RPE and the immune system
Our data show an overrepresentation of genes with highly variable expression in a number of pathways related to the immune system. We identified the following four pathways, the complement and coagulation cascades (high expression levels), the antigen processing and presentation pathway (high expression levels) and the cytokine-cytokine receptor interaction pathway (moderate expression levels). Both the antigen processing and presentation pathway and the type 1 diabetes mellitus pathway contain MHC genes responsible for antigen presentation. Cytokine production is highly sensitive to inflammation in the RPE. The cytokine-cytokine receptor pathway contains a number of chemokines, small secreted proteins involved in the chemotaxic attraction of monocytes and neutrophils. The highly variable expression of genes involved in the immune system is most likely explained by both genetic differences and a variable degree of subclinical inflammation (local or systemic) among our donors.
RPE genes and the extracellular matrix (Bruch's membrane)

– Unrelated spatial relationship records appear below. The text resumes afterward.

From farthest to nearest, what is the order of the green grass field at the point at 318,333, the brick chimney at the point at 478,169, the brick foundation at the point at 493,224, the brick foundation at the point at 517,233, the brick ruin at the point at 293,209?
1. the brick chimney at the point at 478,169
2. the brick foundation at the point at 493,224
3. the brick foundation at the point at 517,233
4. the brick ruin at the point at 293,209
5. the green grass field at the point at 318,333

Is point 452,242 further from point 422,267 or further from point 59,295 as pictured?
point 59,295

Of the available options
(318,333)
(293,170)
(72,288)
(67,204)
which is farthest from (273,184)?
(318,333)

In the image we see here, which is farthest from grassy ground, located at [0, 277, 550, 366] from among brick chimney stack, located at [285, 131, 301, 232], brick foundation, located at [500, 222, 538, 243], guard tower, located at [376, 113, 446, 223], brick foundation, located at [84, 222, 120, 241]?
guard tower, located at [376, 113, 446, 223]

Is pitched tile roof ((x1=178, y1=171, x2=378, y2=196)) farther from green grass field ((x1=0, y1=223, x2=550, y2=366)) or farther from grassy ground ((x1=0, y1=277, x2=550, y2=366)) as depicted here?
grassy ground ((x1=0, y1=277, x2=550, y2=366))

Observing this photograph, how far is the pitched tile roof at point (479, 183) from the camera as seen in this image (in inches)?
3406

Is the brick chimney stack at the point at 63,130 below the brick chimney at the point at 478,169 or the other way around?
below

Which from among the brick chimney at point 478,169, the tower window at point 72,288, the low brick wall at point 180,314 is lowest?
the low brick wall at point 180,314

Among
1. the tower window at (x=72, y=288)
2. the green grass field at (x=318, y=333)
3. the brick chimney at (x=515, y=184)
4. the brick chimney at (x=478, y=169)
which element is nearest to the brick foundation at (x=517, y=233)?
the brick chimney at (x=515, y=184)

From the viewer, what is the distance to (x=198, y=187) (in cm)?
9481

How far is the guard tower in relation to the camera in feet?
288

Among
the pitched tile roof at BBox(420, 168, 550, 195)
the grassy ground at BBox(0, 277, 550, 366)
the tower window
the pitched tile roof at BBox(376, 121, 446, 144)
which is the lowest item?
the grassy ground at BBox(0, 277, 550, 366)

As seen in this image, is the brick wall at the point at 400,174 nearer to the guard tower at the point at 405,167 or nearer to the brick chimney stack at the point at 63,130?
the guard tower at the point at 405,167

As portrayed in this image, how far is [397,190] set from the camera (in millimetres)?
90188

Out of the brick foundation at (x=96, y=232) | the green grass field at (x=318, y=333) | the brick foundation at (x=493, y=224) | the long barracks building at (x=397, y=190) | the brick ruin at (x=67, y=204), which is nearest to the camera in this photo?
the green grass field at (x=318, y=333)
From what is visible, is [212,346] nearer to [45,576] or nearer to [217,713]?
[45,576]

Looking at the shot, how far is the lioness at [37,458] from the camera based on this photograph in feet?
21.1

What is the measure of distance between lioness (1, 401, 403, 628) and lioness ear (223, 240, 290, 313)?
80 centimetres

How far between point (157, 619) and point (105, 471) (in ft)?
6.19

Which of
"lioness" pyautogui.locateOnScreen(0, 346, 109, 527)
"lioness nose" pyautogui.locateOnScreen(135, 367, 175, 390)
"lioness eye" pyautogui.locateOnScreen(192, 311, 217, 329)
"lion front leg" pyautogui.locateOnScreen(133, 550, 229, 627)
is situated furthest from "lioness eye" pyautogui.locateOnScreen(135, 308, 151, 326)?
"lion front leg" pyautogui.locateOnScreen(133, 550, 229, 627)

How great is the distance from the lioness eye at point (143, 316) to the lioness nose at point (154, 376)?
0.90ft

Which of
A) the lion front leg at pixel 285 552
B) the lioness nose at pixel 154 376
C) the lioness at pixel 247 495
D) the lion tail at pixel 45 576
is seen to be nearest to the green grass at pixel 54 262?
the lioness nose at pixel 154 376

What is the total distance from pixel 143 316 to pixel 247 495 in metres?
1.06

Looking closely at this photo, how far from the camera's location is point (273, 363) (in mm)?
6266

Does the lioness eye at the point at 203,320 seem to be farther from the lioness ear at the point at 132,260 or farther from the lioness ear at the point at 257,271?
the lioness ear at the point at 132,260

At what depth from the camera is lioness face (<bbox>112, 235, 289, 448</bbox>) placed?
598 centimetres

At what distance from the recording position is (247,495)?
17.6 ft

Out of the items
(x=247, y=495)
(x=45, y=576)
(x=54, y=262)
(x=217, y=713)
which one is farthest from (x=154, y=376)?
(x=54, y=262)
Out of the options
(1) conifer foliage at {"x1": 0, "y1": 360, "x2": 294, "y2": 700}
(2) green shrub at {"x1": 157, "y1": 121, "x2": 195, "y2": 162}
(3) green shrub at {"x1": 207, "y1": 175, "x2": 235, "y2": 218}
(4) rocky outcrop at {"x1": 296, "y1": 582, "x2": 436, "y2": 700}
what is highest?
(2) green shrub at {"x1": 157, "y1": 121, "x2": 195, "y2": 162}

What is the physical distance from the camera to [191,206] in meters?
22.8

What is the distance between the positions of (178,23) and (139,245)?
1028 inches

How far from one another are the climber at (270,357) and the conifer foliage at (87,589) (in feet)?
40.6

The close interaction of the RPE with Bruch's membrane (BM) is exemplified by the overrepresentation of genes in two pathways. The first pathway contains genes involved in extracellular matrix (ECM) receptor interaction. The ECM receptor interaction pathway, part of the focal adhesion pathway, contains collagens type I, III and IV, thrombospondin, laminin beta 1 [genbank: NM_002291], fibronectin 1 [genbank: NM_002291], reelin [genbank: NM_005045], and cd44 antigen [genbank: NM_000610]. Collagen type IV, laminin and fibronectin are all main components of basement membranes, such as BM. Surprisingly, the genes in this group showed highly variable expression, which may indicate that the molecular composition of BM is different among individuals. Alternatively, it has been described that with age, the solubility of collagens in BM decreases significantly. Thus, the high variability in expression levels of collagen genes between our samples can perhaps be explained by differences in the physiological donor age.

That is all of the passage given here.